Charvet ties, ranked as the best designer's ties in the US, are handmade, generally from a thick multicolor brocade silk, of a high yarn count, often enhanced by the addition of a hidden color, producing a dense fabric which goes through a proprietary finishing to acquire lustre, fluidity and resilience and achieve the right knot. The company develops its own exclusive patterns and colors. It creates about 8,000 models per year, Jacquard woven on exclusive commission, with silk either alone or mixed with other precious yarns, such as cashmere, camel hair, bamboo yarn or covered with laminated precious metals, such as silver, gold or platinum, with techniques dating back to the 14th century when the popes were based in Avignon, which were also used in the 1920s for vests. Further to a long history of brocade patterns, first used in the 19th century for vests and then for ties, Charvet offers, according to Bernhard Roetzel, the largest range of woven silk neckties in the world. The ties collection, sometime "unmistakably bold" or "witty [and] wicked", often noted for its shimmer and changing colors (Charvet ties' shimmer "has become so synonymous with the company that we call it the Charvet effect", says a retailer.)

Ties are made from three pieces of silk material cut at a 45-degree angle. They are sewn entirely by hand before being hand folded into shape. Sevenfold ties are available on order. Until the 1960s, nearly all Charvet ties were sevenfold. The company then decided an interlining could bring an improvement, helping protect the shape despite the pulling, and designed a proprietary interlining "which helps the silk keep its resilience and spring, but is not an obstruction when you tie a knot".

The company produced a range of political ties for the 2008 American presidential campaign.

During the 1950s, it invented a special style of bow tie, a cross between a batwing and a butterfly, for the Duke of Windsor, now referred to as the "Charvet cut".

The eponymous style n° 30 of the book on the 188 styles of tie knots is a three layered bow-tie worn by a woman, the constitutive ribbons being stitched together behind the neck.

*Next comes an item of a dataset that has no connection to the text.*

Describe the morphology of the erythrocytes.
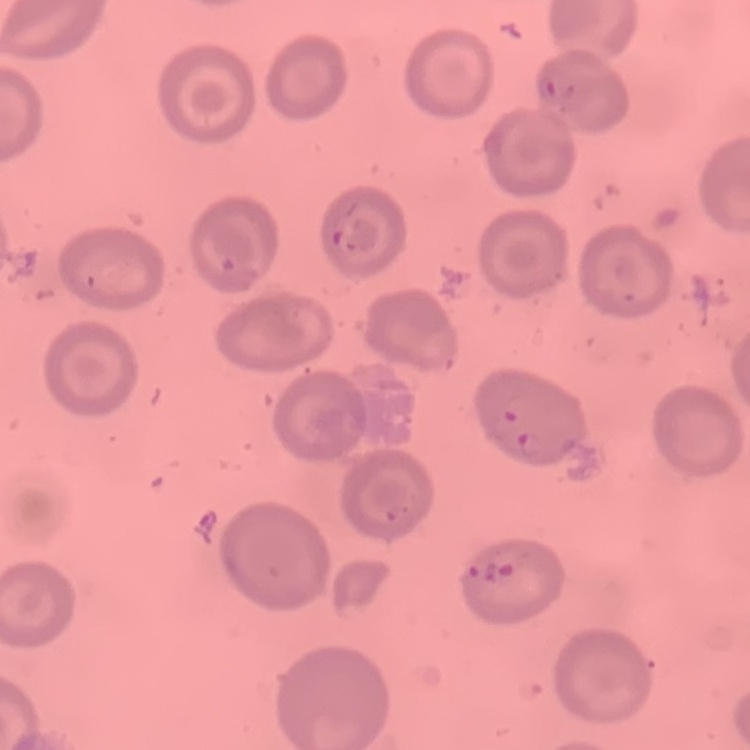

They show no rouleaux formation.

image type = one tile cut from a larger photomicrograph
stain = Field's or Giemsa
preparation = thin blood film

==Literary allusions and brand image==

Sebastian entered – dove-grey flannel, white crêpe-de-Chine shirt, a Charvet tie, my tie as it happened, a pattern of postage stamps.
— 10 px, 10 px, Evelyn Waugh

References to Charvet in modern British or North American fiction illustrate the brand's identity: they help describe socially a character by its external appearance, such as elegance, nobility, wealth or occupation. Examples of Charvet's "brand emotion" are literary allusions where the reference to the brand denotes a character's taste or some of his psychological traits such as cheerfulness, detachment, eccentricity, decadence or mischief.

== Clients ==

Modern customers include French presidents François Mitterrand and Jacques Chirac, American presidents John F. Kennedy and Ronald Reagan, French actors Catherine Deneuve and Philippe Noiret, American movie stars Sofia Coppola and Bruce Willis, fashion designers Yves Saint Laurent and Jasper Conran. (See also: List of Charvet customers.).

For various reasons, some customers, such as Charles Haughey or Bernard-Henri Lévy, "became synonymous with Charvet".